In the same way, a car company cannot forbid you to use the car you have
bought for hire, or to drive in Spain, or to use with tires other than a
certain brand. They can of course void your warranty if you do some things
which have reasonable bearing on warranties. But they can't forbid it. A CD
company cannot make you buy a particular brand of player to be legally able
to play their CDs. Tesco cannot force you to use their herbs with the steaks
they sell, or only grill them in Tesco pans. Or never share one
labelled 'one dinner' between two. And so on.
The position is similar with MacOS. I don't believe Apple, purely by a post
sales restriction on use, can get enforceable ability to stop you running X
on whatever machine you want, as long as you do not violate copyright. There
may be other ways in which they can stop you. And they can 'persuade'
companies like Parallels not to support virtualisation of X.
The same is also true of Office: I believe MS cannot prevent you from running
it under Wine, and cannot insist you run it under a copy of Windows.
I also believe that when you buy a retail copy of any of these things, you
have participated in a sale, and have not met the legal conditions of simply
licensing the product. Just as when you buy a steak. No, you didn't license
a one time use of that steak, you bought it.
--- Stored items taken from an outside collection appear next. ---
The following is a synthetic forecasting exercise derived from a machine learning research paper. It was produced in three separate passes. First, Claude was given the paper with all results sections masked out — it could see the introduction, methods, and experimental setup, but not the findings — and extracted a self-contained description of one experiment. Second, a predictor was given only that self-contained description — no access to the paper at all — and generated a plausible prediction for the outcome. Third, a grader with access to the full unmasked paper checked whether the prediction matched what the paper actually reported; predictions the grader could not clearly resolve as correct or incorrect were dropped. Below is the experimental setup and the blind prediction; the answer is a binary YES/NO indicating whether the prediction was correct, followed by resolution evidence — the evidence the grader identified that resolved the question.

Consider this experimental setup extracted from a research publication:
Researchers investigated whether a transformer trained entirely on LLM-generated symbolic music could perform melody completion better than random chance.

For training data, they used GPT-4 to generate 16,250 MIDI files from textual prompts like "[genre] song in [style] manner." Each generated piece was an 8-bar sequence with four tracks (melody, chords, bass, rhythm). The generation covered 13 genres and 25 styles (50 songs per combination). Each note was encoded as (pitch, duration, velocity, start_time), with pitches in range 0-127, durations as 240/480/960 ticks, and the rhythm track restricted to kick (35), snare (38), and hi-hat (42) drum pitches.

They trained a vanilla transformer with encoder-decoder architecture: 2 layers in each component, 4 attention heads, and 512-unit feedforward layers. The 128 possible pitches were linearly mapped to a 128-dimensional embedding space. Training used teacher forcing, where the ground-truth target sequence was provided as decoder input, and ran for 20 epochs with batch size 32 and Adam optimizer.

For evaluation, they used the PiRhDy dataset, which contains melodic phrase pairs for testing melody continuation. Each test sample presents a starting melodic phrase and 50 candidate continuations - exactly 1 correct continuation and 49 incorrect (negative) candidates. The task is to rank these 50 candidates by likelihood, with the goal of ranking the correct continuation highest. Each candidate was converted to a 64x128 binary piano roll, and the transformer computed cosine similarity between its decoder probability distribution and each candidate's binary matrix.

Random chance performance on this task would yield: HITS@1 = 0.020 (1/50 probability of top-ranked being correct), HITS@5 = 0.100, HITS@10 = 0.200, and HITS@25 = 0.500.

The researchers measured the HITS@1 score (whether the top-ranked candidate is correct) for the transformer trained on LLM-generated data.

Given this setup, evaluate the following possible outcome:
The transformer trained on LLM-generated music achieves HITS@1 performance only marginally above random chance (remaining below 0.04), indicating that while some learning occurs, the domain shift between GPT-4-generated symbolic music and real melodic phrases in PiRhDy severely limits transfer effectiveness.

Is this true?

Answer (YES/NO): NO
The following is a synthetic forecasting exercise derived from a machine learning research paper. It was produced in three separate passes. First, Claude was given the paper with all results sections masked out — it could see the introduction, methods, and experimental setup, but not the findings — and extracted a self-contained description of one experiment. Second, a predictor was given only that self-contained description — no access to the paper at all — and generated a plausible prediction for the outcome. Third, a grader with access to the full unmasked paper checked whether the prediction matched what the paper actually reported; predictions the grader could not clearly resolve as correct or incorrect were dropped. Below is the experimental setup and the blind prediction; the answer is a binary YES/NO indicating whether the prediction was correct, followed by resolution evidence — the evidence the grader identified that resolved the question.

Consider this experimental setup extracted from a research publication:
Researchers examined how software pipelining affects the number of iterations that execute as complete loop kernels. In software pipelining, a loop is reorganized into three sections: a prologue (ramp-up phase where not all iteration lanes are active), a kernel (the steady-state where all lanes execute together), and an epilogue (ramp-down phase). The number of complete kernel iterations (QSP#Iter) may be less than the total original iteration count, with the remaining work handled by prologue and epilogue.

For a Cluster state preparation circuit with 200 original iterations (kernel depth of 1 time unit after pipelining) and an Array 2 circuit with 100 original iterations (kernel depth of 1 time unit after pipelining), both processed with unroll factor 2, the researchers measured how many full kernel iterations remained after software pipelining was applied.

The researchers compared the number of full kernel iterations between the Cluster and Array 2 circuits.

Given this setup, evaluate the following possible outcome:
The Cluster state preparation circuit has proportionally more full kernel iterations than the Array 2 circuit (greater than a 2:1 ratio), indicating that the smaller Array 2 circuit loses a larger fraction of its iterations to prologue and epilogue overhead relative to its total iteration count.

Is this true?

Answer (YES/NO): YES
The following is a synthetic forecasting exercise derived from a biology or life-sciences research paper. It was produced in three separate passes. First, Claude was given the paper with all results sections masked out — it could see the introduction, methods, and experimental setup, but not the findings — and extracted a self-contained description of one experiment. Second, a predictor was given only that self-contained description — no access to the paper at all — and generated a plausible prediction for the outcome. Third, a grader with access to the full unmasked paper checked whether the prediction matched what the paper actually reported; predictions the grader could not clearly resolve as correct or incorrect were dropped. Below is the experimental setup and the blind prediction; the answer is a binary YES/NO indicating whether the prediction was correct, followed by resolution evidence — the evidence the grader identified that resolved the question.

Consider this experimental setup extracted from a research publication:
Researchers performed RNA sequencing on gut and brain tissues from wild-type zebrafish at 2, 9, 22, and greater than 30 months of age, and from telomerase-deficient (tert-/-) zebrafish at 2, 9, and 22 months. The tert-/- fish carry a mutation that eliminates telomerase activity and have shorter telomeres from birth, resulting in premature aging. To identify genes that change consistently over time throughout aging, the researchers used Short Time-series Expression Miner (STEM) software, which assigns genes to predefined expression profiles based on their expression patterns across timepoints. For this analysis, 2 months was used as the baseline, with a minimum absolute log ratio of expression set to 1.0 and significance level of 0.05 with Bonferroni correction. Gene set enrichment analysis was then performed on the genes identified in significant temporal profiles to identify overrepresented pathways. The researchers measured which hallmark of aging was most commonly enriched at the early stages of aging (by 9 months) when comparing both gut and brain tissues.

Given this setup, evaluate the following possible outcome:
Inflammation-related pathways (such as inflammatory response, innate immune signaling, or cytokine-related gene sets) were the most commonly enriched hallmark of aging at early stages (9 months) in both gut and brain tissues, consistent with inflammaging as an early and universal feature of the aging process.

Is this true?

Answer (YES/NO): NO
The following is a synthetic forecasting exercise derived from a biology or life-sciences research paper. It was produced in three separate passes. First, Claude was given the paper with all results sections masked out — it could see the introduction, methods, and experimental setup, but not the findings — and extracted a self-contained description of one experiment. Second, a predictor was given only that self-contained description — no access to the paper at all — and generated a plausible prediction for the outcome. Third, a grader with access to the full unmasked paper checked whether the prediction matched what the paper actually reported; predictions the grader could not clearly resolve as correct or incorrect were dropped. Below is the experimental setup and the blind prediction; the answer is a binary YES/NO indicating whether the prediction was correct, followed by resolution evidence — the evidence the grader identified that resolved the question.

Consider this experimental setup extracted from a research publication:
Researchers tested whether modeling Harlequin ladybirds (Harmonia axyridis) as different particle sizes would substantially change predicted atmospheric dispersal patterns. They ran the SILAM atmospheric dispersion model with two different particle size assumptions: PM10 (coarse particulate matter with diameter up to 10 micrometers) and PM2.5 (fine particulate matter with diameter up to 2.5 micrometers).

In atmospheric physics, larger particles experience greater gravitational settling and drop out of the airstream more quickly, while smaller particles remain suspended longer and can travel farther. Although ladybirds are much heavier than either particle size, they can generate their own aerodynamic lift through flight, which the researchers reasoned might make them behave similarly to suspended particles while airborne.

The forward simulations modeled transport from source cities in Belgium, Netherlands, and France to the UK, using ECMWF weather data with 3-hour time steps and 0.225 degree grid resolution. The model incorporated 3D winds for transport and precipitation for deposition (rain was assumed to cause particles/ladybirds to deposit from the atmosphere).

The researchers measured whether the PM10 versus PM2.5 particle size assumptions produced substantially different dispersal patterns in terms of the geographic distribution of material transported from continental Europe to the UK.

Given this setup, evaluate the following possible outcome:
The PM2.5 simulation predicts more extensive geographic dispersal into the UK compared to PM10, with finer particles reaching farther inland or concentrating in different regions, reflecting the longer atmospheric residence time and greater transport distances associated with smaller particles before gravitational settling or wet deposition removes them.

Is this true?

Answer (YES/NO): NO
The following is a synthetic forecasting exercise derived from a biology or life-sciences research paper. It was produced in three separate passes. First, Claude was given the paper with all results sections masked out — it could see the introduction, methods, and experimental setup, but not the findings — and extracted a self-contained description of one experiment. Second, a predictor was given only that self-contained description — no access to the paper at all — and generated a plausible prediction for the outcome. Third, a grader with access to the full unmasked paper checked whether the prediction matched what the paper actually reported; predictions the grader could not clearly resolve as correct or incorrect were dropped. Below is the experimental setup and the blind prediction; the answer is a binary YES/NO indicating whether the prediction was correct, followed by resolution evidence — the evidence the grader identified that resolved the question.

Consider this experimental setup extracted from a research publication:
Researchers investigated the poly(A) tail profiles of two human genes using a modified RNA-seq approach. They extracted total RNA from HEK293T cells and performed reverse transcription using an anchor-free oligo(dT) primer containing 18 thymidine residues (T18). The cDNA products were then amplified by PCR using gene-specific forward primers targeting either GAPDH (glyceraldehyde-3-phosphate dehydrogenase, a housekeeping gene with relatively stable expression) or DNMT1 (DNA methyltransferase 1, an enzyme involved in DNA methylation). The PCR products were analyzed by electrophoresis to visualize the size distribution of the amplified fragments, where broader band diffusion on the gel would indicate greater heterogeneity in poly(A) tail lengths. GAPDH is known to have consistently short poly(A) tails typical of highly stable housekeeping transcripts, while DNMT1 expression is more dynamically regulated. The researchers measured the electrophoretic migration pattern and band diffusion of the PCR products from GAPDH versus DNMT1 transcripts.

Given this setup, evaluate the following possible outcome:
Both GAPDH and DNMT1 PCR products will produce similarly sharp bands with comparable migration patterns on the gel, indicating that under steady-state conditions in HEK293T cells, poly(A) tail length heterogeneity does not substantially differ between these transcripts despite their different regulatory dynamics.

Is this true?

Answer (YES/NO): NO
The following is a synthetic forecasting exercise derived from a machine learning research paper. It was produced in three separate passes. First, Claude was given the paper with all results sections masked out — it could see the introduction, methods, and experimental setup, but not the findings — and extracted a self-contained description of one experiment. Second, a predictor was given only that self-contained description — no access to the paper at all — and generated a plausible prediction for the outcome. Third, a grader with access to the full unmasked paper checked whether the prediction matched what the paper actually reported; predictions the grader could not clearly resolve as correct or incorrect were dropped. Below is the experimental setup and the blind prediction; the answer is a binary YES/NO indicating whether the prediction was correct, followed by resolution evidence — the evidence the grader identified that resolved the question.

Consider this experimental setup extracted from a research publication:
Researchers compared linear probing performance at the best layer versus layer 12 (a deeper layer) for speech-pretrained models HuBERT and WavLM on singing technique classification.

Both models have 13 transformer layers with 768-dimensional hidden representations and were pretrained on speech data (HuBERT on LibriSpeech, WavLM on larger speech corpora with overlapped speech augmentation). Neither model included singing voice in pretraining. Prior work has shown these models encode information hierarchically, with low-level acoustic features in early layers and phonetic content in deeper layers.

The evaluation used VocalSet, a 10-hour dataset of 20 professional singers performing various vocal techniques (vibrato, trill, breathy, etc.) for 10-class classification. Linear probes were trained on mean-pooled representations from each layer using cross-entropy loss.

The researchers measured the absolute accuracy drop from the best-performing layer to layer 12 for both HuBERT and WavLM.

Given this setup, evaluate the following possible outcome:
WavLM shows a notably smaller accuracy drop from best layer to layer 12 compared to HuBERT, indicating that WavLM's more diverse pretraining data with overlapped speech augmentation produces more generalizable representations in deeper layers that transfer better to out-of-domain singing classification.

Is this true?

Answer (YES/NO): NO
If considering getting involved in court proceedings on this one, please take
expert legal advice and do research first, don't rely on the above. This is
just lay opinion. But also, don't assume without checking that every EULA
clause is enforceable in every jurisdiction. They may not be. And just
because a company calls it a license, don't assume automatically it is not
legally a sale. It may be. Its a minefield out there, and it all needs
checking, and you cannot confidently take a supplier's word for what your
rights are or are not without making sure he is not pulling a fast one.